_OBJECTIVE_
Copy out the following entries word for word, omitting the pictures from your reply.

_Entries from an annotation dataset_
* Begin *
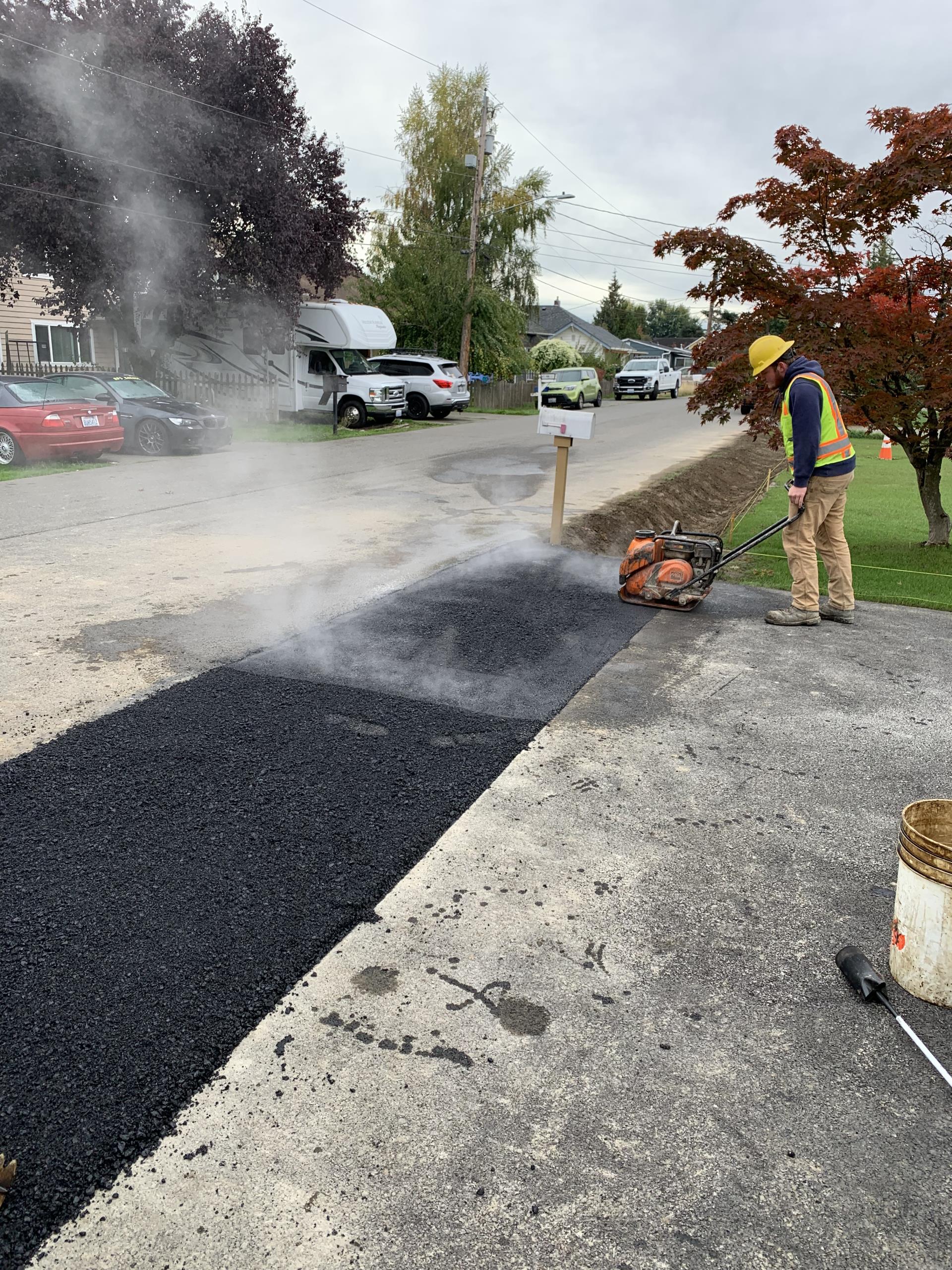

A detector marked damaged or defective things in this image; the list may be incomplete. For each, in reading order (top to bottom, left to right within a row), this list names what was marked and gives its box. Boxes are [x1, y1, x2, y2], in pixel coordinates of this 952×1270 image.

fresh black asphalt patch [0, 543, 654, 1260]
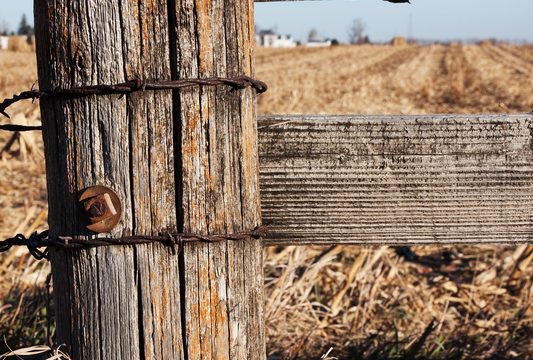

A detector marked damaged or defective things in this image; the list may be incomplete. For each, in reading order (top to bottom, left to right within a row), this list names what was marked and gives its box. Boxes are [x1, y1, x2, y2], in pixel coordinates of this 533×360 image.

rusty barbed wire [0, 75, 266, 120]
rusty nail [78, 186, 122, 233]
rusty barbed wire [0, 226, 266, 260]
* End *
_IN RESPONSE_
A detector marked damaged or defective things in this image; the list may be incomplete. For each, in reading order (top to bottom, left to right within a row), this list names what was marked and gives its box. Boxes are [x1, y1, x2, y2], in pixel coordinates of this 952×1270 image.

fresh black asphalt patch [0, 543, 654, 1260]

A detector marked damaged or defective things in this image; the list may be incomplete. For each, in reading order (top to bottom, left to right within a row), this list names what was marked and gives its box. Boxes are [x1, y1, x2, y2], in pixel coordinates of this 533×360 image.

rusty barbed wire [0, 75, 266, 120]
rusty nail [78, 186, 122, 233]
rusty barbed wire [0, 226, 266, 260]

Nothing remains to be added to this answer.